Below is code for four different models. In order, the models specify simple linear regression across birth weight BW, unique intercepts with parallel slopes by level of super family, shared intercepts with unique slopes by level of super family, and independent lines (unique intercepts and slopes) by level of super family.

Much of the code to fit any one of the four models is not particularly new nor challenging. The only real difference shows up in Patsy’s $\texttt{dmatrix()}$. Pay some attention to how Python code alters the model specification.

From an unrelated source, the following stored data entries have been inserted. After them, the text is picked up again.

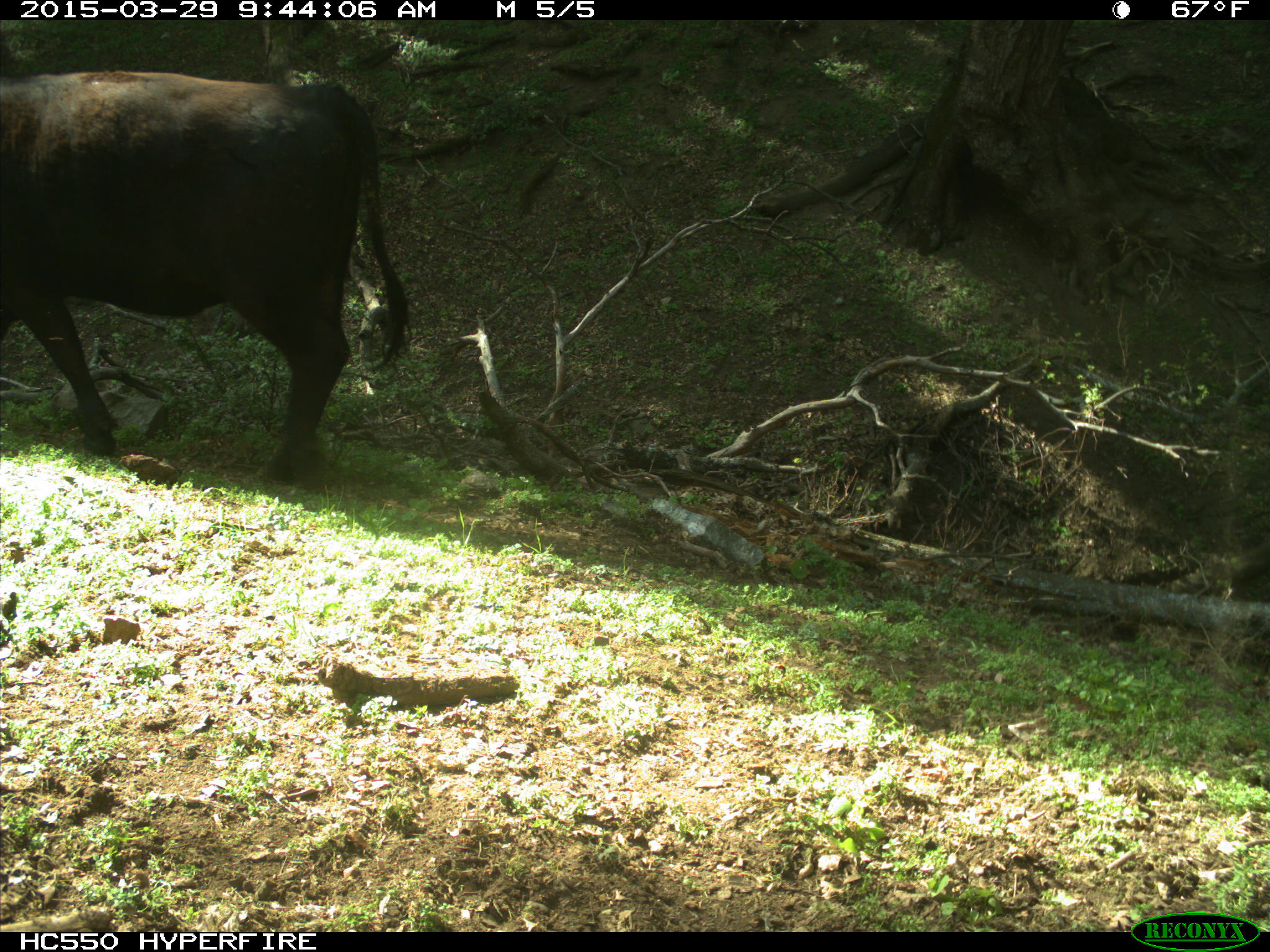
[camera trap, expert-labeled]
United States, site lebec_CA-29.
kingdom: Animalia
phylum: Chordata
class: Mammalia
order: Artiodactyla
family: Bovidae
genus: Bos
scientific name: Bos taurus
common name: domestic cow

def predict_normal(beta, X):
    N = X.shape[0]
    yhat = np.full((N, ), np.nan)
    for n in range(N):    
        yhat[n] = np.sum(beta * X[n,:])
    return yhat

def ll_normal(beta, X, y):
    yhat = predict_normal(beta, X)
    d = y - yhat
    return np.sum(d * d)

X = patsy.dmatrix("~ BW", data=carn)
X_ints = patsy.dmatrix("~ C(SuperFamily) + BW", data=carn)
X_slps = patsy.dmatrix("~ C(SuperFamily):BW", data=carn)
X_ints_slps = patsy.dmatrix("~ C(SuperFamily) + BW + C(SuperFamily):BW", data=carn)

y = carn['SW'].values
beta_hat = minimize(ll_normal, normal.rvs(size=2), args=(X, y))["x"]
beta_hat_ints = minimize(ll_normal, normal.rvs(size=3), args=(X_ints, y))["x"]
beta_hat_slps = minimize(ll_normal, normal.rvs(size=3), args=(X_slps, y))["x"]
beta_hat_ints_slps = minimize(ll_normal, normal.rvs(size=4), args=(X_ints_slps, y))["x"]

fig, axs = bp.subplots(2, 2, sharex=True, sharey=True)
beta_hats = [beta_hat, beta_hat_ints, beta_hat_slps, beta_hat_ints_slps]
Xs = [X, X_ints, X_slps, X_ints_slps]
titles = ['Simple Linear Regression', 'Unique intercepts', 'Unique Slopes', 'Unique slopes and intercepts']

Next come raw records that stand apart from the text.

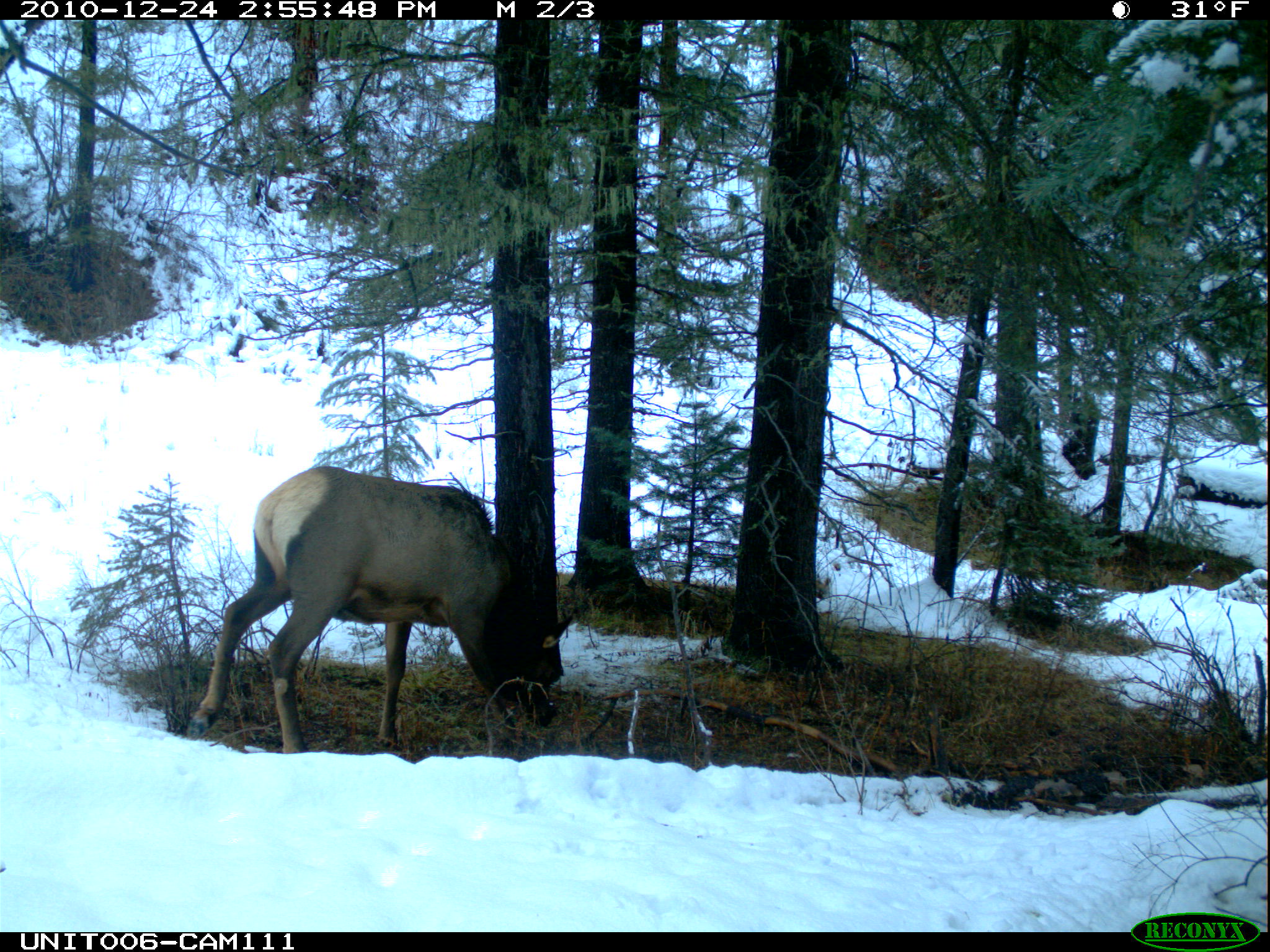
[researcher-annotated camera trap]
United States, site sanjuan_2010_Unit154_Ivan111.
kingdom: Animalia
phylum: Chordata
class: Mammalia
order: Artiodactyla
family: Cervidae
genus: Cervus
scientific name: Cervus elaphus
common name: red deer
Cervus elaphus (red deer).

for a, ax in enumerate(fig.axes):
    bp.current_axis(ax)
    for i, (name, gdf) in enumerate(carn.groupby("SuperFamily")):
        x = gdf["BW"]; y = gdf["SW"]; col = bp.color[i]
        bp.scatter(x, y, color=col, label=name)
        idx = carn["SuperFamily"] == name
        yhat = predict_normal(beta_hats[a], Xs[a][idx,:])
        bp.line(x, yhat, color=col)
        bp.title(titles[a])
        if a == 3:
            bp.legend(loc='upper center', bbox_to_anchor=(0.5, -0.15), ncol=2)
        

bp.labels(x="", y="Body weight (kg)", size=18, ax=axs[0][0])
bp.labels(x="Birth weight (g)", y="", size=18, ax=axs[1][0])

bp.tight_layout()

<matplotlib.axes._subplots.AxesSubplot at 0x118866898>

png

The code above uses the four vectors of estimated coefficients to make a faceted plot, where each panel corresponds to a model. Each panel is labelled to help you identify what your options are for modeling within the framework of multiple linear regression.

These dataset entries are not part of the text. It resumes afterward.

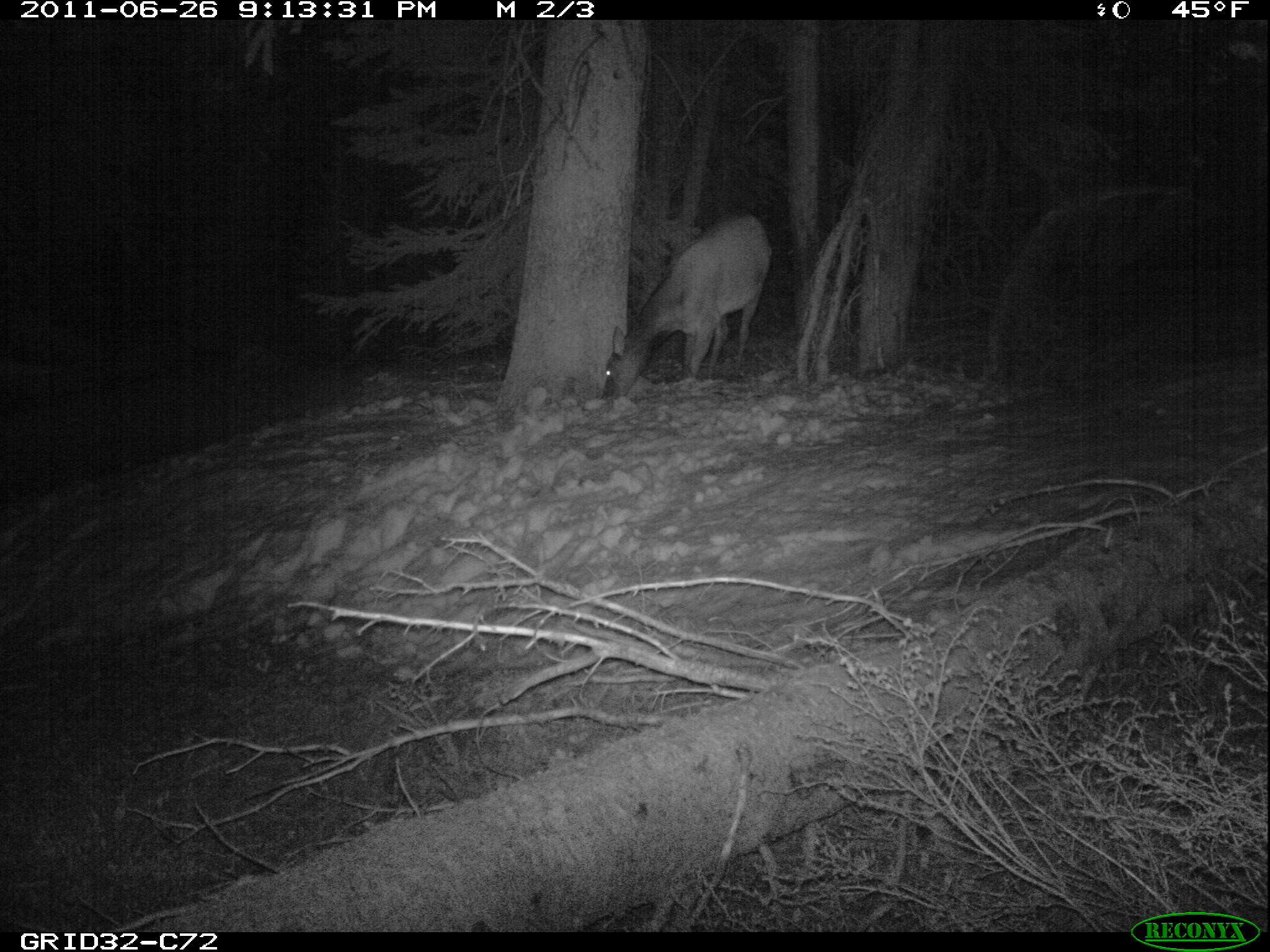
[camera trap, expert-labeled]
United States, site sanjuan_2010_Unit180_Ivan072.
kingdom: Animalia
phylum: Chordata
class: Mammalia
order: Artiodactyla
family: Cervidae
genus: Cervus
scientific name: Cervus elaphus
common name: red deer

Notice that simple linear regression is as expected, just a single line that represents the estimated relationship between birth weight and body weight for animals of the Order Carnivora. The panel labeled unique intercepts shows multiple linear regression, where the different Super Families share a common slope but have unique intercepts. The panel labeled unique slopes shows multiple linear regression, where the different Super Families share a common intercept but have unique slopes. The panel labeled unique slopes and intercepts shows multiple linear regression, where the different Super Families have unique intercepts and unique slopes.